Saved data entries
######
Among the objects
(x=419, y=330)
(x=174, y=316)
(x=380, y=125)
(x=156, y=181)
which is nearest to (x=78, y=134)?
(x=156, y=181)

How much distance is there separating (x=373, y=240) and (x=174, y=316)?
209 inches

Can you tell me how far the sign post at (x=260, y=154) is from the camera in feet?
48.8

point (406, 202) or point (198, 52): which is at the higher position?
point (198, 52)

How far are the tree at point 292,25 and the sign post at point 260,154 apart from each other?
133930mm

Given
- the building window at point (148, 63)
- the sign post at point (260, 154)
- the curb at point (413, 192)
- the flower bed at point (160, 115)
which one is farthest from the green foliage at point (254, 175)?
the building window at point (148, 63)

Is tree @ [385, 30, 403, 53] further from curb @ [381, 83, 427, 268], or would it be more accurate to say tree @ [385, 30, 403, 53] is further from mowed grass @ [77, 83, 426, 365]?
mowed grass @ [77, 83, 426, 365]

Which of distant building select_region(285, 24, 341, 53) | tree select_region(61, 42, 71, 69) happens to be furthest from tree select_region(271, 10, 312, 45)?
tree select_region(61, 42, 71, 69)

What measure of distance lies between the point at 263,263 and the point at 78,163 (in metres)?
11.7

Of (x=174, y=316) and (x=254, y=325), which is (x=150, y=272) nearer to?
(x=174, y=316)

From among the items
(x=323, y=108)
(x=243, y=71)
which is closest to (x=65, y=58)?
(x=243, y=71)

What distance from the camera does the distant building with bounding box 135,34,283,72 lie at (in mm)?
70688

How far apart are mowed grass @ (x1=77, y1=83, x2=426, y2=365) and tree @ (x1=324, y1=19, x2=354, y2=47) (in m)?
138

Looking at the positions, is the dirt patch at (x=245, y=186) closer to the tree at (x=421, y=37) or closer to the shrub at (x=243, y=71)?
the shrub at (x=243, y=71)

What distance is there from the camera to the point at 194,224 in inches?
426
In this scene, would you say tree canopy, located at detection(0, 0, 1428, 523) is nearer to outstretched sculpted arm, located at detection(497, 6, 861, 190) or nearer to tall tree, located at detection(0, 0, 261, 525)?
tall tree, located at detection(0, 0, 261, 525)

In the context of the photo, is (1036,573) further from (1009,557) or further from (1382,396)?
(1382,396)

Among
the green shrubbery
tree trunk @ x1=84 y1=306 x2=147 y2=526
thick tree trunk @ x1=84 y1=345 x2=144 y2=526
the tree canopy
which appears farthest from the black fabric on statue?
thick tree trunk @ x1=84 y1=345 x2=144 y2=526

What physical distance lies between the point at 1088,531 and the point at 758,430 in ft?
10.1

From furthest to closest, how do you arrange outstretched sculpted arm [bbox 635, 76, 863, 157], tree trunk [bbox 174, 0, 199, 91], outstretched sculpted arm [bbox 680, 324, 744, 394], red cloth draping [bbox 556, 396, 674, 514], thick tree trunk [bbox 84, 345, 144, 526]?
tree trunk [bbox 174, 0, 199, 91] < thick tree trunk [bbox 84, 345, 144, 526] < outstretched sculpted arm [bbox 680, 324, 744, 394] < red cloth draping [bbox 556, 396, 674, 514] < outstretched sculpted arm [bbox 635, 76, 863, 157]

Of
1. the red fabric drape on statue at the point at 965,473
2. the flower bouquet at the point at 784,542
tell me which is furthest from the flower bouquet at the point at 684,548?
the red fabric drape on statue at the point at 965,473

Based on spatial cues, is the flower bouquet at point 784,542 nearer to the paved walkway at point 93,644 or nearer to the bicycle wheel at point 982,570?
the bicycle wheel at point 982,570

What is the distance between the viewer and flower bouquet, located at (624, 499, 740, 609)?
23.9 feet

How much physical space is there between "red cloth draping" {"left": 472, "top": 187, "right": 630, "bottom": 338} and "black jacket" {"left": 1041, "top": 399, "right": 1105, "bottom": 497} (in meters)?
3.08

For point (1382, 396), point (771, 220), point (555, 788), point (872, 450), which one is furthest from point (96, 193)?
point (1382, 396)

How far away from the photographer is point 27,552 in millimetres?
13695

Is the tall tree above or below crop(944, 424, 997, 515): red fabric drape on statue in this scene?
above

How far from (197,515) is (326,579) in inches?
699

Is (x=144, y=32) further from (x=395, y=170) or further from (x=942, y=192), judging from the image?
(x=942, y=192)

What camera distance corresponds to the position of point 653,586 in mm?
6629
######
** Problem **
Output every line from the one containing "How far from" down to the last line of the entries, copied character for character.

** The result **
How far from (197,515) is (326,579) in inches?
699

Is (x=144, y=32) further from (x=395, y=170) or further from (x=942, y=192), judging from the image?
(x=942, y=192)

What camera distance corresponds to the position of point 653,586 in mm?
6629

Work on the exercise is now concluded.